[RECORDS TO PROCESS]
++++
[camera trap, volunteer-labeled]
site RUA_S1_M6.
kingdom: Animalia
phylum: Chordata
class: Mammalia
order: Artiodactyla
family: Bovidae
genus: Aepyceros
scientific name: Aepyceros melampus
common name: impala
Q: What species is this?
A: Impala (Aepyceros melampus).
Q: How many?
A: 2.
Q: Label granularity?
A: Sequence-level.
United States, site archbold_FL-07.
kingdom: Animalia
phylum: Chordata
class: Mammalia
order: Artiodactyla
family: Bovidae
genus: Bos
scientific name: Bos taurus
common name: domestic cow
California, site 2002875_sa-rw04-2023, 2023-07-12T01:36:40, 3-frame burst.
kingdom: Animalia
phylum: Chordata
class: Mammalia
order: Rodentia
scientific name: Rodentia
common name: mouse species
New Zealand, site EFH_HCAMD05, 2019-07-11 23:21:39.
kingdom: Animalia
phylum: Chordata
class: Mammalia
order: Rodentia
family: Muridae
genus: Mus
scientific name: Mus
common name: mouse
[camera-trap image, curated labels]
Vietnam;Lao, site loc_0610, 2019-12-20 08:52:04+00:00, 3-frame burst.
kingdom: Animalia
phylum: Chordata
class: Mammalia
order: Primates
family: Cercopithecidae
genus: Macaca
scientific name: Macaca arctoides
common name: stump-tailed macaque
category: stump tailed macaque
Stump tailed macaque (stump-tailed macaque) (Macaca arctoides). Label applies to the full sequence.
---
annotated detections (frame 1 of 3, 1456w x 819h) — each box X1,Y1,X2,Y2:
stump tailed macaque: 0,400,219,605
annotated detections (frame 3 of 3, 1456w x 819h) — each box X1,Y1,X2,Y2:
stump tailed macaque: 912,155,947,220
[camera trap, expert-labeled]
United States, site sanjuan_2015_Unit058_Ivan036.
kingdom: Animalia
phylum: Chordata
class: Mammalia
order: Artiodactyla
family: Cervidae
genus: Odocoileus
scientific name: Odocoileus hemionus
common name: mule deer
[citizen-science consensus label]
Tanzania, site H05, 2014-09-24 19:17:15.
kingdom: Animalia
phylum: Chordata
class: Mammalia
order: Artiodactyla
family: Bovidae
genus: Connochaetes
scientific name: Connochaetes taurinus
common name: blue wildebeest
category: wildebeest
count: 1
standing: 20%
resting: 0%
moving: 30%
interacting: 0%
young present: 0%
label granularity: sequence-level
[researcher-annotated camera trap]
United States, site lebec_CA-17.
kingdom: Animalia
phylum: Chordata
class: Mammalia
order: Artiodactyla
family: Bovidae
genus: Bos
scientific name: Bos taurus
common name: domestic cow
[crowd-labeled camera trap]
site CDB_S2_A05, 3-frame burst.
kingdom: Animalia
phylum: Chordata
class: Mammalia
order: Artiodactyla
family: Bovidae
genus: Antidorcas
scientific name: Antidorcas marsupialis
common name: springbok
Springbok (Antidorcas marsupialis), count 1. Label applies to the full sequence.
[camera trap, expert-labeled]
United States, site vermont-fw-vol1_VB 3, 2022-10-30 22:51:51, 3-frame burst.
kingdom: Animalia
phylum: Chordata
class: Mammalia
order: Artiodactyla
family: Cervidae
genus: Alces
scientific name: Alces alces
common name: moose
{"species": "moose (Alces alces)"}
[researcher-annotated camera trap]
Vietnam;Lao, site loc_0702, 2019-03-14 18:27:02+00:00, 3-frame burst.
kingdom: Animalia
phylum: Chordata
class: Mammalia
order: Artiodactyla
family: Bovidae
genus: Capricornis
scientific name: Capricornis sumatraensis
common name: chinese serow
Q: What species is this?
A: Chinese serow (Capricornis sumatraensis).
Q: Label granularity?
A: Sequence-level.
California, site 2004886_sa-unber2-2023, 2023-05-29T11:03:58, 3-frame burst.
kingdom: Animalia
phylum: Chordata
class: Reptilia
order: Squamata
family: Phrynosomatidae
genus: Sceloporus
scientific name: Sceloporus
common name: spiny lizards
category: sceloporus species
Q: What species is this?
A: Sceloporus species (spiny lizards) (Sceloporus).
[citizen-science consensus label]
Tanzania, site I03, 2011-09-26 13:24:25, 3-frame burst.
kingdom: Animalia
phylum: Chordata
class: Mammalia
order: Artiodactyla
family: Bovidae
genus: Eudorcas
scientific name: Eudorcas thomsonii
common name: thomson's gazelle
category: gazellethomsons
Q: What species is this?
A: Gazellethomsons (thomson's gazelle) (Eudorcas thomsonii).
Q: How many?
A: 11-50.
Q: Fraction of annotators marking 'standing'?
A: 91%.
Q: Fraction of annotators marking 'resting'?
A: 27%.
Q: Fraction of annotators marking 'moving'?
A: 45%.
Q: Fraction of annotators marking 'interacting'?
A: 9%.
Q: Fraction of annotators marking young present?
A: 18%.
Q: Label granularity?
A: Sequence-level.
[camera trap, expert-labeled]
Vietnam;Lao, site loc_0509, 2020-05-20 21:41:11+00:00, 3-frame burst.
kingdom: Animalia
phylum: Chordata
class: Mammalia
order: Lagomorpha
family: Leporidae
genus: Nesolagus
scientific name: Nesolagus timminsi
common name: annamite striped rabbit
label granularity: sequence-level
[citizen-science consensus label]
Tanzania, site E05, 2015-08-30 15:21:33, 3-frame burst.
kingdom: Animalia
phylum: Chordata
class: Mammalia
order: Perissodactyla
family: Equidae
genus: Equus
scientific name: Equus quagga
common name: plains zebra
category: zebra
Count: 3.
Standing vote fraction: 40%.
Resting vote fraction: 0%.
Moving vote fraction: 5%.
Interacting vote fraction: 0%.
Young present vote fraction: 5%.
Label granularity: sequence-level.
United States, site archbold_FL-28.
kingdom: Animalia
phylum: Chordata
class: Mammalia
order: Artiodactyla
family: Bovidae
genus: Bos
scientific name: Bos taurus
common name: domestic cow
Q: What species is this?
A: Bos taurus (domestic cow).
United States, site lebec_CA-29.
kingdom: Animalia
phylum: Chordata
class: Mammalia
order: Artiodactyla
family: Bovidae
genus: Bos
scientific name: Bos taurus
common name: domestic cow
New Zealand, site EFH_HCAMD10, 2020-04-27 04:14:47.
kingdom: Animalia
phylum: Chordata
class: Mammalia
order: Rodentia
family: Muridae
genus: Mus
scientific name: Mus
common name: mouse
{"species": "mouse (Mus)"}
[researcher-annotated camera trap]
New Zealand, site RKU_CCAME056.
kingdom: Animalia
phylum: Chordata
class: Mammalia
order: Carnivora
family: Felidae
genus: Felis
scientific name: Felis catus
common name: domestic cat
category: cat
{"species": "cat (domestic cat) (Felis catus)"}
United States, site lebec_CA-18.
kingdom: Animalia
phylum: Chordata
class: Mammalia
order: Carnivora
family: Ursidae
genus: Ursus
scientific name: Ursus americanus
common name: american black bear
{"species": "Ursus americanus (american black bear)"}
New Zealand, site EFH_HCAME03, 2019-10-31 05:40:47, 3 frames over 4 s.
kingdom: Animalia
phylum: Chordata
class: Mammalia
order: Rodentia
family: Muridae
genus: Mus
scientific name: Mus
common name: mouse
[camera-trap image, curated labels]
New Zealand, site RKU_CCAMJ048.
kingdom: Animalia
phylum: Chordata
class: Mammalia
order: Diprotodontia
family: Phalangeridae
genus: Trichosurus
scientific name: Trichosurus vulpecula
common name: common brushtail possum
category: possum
++++
[YOUR INSTRUCTIONS]
Quote the records from their first line to the line with "young present: 0%", inclusive, without adding or dropping anything.

[COMPLETED TASK]
[camera trap, volunteer-labeled]
site RUA_S1_M6.
kingdom: Animalia
phylum: Chordata
class: Mammalia
order: Artiodactyla
family: Bovidae
genus: Aepyceros
scientific name: Aepyceros melampus
common name: impala
Q: What species is this?
A: Impala (Aepyceros melampus).
Q: How many?
A: 2.
Q: Label granularity?
A: Sequence-level.
United States, site archbold_FL-07.
kingdom: Animalia
phylum: Chordata
class: Mammalia
order: Artiodactyla
family: Bovidae
genus: Bos
scientific name: Bos taurus
common name: domestic cow
California, site 2002875_sa-rw04-2023, 2023-07-12T01:36:40, 3-frame burst.
kingdom: Animalia
phylum: Chordata
class: Mammalia
order: Rodentia
scientific name: Rodentia
common name: mouse species
New Zealand, site EFH_HCAMD05, 2019-07-11 23:21:39.
kingdom: Animalia
phylum: Chordata
class: Mammalia
order: Rodentia
family: Muridae
genus: Mus
scientific name: Mus
common name: mouse
[camera-trap image, curated labels]
Vietnam;Lao, site loc_0610, 2019-12-20 08:52:04+00:00, 3-frame burst.
kingdom: Animalia
phylum: Chordata
class: Mammalia
order: Primates
family: Cercopithecidae
genus: Macaca
scientific name: Macaca arctoides
common name: stump-tailed macaque
category: stump tailed macaque
Stump tailed macaque (stump-tailed macaque) (Macaca arctoides). Label applies to the full sequence.
---
annotated detections (frame 1 of 3, 1456w x 819h) — each box X1,Y1,X2,Y2:
stump tailed macaque: 0,400,219,605
annotated detections (frame 3 of 3, 1456w x 819h) — each box X1,Y1,X2,Y2:
stump tailed macaque: 912,155,947,220
[camera trap, expert-labeled]
United States, site sanjuan_2015_Unit058_Ivan036.
kingdom: Animalia
phylum: Chordata
class: Mammalia
order: Artiodactyla
family: Cervidae
genus: Odocoileus
scientific name: Odocoileus hemionus
common name: mule deer
[citizen-science consensus label]
Tanzania, site H05, 2014-09-24 19:17:15.
kingdom: Animalia
phylum: Chordata
class: Mammalia
order: Artiodactyla
family: Bovidae
genus: Connochaetes
scientific name: Connochaetes taurinus
common name: blue wildebeest
category: wildebeest
count: 1
standing: 20%
resting: 0%
moving: 30%
interacting: 0%
young present: 0%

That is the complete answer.